* _To be done_
Copy out, word for word, the lines of the records from the one containing "Within this photographic scene, from" through the one containing "Referring to the", including both of those lines.

-- Exercise input start --

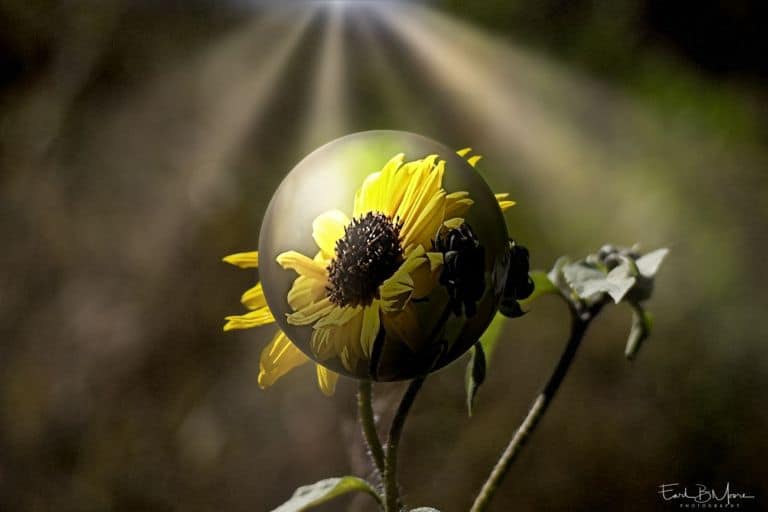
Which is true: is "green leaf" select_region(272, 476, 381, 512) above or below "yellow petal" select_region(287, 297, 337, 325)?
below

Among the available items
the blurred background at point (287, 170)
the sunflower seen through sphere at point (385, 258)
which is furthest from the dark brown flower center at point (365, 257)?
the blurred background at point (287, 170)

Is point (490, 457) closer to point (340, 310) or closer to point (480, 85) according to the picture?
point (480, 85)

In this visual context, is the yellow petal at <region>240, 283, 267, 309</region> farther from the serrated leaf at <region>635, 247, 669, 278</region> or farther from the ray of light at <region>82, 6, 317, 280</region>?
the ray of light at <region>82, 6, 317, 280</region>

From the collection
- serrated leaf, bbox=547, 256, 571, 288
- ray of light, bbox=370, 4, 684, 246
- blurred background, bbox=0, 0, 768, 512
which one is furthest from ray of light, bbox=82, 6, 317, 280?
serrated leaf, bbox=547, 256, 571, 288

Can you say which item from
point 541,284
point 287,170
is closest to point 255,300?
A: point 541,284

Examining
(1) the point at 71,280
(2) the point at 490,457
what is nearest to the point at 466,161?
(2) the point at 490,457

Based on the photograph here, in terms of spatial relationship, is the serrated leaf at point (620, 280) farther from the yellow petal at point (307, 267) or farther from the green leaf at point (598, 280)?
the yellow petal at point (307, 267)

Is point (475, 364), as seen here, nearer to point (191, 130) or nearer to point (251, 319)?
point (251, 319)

-- Exercise input end --
-- Exercise input start --

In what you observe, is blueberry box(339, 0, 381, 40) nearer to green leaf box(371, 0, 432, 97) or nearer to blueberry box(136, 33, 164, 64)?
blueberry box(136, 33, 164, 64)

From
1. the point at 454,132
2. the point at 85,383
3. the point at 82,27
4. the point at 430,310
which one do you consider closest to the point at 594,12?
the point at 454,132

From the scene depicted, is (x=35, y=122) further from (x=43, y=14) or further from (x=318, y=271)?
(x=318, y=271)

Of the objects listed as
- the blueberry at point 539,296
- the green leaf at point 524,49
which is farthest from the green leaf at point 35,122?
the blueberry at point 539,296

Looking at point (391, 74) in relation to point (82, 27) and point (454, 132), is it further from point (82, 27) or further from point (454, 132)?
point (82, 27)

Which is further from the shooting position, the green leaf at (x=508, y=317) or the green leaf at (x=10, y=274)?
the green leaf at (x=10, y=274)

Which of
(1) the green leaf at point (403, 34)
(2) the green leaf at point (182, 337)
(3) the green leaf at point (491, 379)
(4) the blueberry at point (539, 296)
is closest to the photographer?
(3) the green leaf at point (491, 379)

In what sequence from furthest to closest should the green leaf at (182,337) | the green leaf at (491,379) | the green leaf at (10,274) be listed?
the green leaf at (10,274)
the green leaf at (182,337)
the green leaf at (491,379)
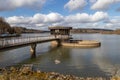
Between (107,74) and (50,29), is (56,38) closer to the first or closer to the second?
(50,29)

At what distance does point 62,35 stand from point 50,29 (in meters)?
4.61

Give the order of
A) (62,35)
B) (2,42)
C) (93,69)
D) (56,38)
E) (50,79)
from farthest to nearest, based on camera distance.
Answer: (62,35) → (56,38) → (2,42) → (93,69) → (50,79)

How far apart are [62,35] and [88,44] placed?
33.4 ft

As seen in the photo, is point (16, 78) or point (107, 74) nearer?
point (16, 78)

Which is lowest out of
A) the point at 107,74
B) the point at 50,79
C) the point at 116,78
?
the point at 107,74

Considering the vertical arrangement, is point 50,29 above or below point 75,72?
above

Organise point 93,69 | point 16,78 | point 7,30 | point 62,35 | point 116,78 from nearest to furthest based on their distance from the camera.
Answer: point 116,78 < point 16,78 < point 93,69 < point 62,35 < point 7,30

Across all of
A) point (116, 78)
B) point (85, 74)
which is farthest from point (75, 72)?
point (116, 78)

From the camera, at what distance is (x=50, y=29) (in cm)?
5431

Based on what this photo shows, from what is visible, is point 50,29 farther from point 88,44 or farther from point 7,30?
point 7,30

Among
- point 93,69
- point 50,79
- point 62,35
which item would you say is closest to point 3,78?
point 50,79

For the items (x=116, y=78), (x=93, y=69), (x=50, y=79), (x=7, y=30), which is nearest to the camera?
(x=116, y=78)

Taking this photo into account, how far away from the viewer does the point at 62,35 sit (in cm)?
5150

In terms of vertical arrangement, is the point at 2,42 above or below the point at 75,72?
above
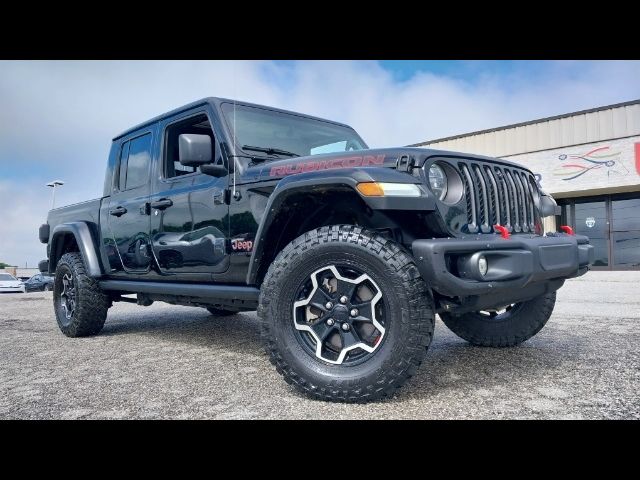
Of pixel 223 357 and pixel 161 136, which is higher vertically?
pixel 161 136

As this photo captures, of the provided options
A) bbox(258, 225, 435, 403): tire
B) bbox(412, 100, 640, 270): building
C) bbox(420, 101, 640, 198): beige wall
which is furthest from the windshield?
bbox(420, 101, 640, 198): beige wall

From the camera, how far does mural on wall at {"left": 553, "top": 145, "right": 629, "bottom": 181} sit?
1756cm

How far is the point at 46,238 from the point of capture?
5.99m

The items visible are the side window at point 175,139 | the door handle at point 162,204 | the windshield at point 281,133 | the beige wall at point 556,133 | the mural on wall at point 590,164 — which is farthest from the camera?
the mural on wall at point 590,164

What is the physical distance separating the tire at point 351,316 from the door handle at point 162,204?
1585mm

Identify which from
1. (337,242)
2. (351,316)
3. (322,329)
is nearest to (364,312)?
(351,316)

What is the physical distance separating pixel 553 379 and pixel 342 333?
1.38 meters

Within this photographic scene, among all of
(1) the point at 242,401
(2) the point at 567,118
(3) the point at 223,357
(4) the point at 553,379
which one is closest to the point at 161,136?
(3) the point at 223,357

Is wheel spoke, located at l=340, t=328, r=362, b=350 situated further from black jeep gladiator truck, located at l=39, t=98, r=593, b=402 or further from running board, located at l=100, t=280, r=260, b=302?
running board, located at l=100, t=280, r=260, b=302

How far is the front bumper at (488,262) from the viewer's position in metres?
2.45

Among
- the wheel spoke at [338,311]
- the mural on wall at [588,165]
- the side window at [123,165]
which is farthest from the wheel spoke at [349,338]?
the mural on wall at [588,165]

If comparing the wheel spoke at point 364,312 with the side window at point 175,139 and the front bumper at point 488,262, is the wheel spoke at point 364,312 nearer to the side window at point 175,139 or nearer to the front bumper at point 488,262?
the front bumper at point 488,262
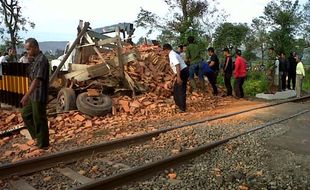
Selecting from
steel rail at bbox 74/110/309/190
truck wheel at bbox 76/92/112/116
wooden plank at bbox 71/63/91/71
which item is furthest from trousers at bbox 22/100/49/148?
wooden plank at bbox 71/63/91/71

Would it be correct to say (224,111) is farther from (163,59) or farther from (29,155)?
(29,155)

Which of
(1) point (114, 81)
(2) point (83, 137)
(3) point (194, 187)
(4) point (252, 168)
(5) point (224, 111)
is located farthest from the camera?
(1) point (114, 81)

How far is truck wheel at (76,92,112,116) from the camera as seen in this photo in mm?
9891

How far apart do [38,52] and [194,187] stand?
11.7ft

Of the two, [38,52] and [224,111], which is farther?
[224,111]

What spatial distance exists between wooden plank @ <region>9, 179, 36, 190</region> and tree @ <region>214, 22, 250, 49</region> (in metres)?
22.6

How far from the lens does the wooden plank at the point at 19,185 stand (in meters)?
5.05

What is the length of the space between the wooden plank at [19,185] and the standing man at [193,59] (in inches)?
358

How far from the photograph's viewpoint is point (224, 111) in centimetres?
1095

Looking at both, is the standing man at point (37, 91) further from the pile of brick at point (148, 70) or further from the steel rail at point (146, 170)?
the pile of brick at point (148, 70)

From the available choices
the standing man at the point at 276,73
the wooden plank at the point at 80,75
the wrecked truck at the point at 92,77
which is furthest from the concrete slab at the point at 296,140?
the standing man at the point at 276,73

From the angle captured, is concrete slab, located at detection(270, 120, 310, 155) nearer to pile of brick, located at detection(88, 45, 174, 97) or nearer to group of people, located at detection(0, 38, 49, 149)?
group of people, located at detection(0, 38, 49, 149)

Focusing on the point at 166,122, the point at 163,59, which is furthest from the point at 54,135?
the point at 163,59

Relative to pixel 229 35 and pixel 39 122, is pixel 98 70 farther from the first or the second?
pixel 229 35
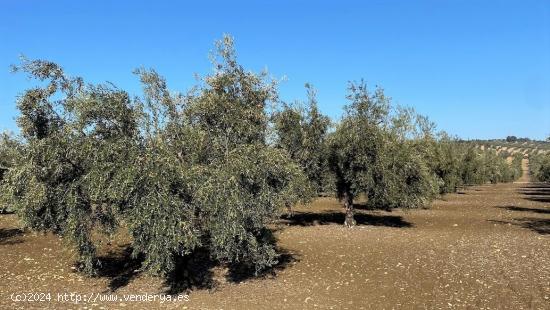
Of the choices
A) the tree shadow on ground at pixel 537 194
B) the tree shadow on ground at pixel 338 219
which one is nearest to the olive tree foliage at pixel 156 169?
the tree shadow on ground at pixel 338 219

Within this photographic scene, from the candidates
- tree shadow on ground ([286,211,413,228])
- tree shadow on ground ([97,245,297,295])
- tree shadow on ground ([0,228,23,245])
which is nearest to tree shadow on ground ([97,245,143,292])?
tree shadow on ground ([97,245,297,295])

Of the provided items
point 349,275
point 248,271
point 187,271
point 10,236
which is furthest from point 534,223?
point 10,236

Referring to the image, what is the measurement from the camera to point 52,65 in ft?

-- Exercise input end --

* _Full solution_
Within this photographic scene, from the candidates
- tree shadow on ground ([286,211,413,228])
- tree shadow on ground ([97,245,297,295])
- tree shadow on ground ([0,228,23,245])
which is nearest to tree shadow on ground ([97,245,143,292])?
tree shadow on ground ([97,245,297,295])

Of the provided items
point 349,275
point 248,271
point 187,271
point 10,236
which is furthest from point 534,223?
point 10,236

Referring to the image, what is the measurement from the camera to point 52,65 in ft?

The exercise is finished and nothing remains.